Directive 1 -
Do the following statements agree with the announcement on alcohol sales? For each one, answer yes or no and quote the words from the text that decide it.
(a) The consultation is titled 'Safe. Sensible. Social. Selling alcohol responsibly.'
(b) One proposal would stop bars, pubs and clubs from serving doubles for spirits.
(c) Supermarkets and convenience stores would display information on the health impacts of alcohol.

Provided text -
Government consultation on alcohol sales and promotion launched.

Home Office has today announced a new consultation entitled ‘Safe.
Sensible. Social. Selling alcohol responsibly.’

Available here. (pdf 1mb)

The proposals include:

  • a mandatory code of practice for pubs, clubs and supermarkets

  • banning promotions such as ‘all you can drink for £10’, speed drinking competitions

  • and ‘dentist’s chairs’ – where alcohol is dispensed directly into the mouths of customers

  • making sure bars, pubs and clubs offer single measures as well as doubles for spirits, and both small and large glasses of wine

The Home Office are also suggesting that alcohol retailers
display information about the alcohol unit content of drinks, and
supermarkets and convenience stores display information on the health
impacts of alcohol.

Directive 2 -
Pick out every row below that contains the word "further", and copy each one in full.

Rows from a data source:

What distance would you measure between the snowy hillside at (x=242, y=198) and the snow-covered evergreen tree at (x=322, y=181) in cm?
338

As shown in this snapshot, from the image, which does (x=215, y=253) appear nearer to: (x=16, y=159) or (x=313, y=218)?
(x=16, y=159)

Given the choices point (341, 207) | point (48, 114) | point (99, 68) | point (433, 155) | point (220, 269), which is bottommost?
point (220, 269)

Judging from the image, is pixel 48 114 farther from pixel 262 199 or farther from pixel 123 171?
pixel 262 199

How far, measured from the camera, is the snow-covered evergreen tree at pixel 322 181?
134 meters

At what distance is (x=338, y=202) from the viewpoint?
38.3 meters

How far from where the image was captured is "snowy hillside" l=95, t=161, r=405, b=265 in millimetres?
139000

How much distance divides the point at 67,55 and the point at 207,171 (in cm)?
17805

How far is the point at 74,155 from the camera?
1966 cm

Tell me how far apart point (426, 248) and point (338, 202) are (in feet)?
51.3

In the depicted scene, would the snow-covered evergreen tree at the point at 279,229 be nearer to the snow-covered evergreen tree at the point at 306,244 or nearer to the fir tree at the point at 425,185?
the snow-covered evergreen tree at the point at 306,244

---

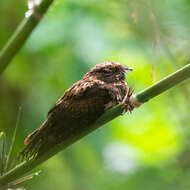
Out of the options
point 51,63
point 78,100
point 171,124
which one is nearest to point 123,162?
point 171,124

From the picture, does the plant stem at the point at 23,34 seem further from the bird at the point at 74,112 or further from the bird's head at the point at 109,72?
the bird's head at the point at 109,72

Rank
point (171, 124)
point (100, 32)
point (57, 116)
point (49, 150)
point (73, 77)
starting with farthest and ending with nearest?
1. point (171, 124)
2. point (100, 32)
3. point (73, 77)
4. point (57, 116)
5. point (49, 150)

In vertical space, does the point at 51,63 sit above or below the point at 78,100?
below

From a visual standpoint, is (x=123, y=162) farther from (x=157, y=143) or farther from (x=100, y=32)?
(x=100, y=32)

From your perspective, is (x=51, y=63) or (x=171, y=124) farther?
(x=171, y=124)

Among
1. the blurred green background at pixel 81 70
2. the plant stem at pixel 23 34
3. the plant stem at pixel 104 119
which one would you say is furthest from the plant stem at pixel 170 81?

--

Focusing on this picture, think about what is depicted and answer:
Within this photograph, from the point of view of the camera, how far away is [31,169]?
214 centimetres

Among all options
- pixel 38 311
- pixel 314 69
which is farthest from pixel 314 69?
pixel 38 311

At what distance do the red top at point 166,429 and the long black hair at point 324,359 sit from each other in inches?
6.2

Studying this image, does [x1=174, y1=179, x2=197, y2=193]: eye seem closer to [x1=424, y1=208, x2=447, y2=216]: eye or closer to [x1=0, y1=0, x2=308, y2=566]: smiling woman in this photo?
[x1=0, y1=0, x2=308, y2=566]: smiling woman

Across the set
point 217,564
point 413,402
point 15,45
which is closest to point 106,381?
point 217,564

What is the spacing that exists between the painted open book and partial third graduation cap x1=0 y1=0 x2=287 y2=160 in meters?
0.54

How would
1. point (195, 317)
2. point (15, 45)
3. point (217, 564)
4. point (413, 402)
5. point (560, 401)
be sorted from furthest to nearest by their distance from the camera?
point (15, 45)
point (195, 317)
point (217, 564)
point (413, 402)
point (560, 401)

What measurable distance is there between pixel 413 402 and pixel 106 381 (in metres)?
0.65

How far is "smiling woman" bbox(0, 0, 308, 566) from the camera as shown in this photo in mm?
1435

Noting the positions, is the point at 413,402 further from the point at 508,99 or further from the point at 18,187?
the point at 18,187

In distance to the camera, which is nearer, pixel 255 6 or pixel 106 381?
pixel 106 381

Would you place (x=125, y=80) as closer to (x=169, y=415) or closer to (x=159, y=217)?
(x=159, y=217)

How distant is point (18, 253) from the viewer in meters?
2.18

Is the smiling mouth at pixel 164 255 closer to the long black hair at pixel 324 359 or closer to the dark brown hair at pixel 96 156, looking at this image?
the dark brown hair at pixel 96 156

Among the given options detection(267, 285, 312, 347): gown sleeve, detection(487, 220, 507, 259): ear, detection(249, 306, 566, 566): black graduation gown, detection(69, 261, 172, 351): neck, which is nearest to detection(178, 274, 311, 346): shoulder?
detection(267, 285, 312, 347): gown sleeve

Written reply 1 -
(a) Yes: "a new consultation entitled ‘Safe. Sensible. Social. Selling alcohol responsibly.’"
(b) No: "making sure bars, pubs and clubs offer single measures as well as doubles for spirits"
(c) Yes: "supermarkets and convenience stores display information on the health impacts of alcohol"

Written reply 2 -
From the picture, does the plant stem at the point at 23,34 seem further from the bird at the point at 74,112 or further from the bird's head at the point at 109,72?
Noting the positions, is the point at 413,402 further from the point at 508,99 or further from the point at 18,187?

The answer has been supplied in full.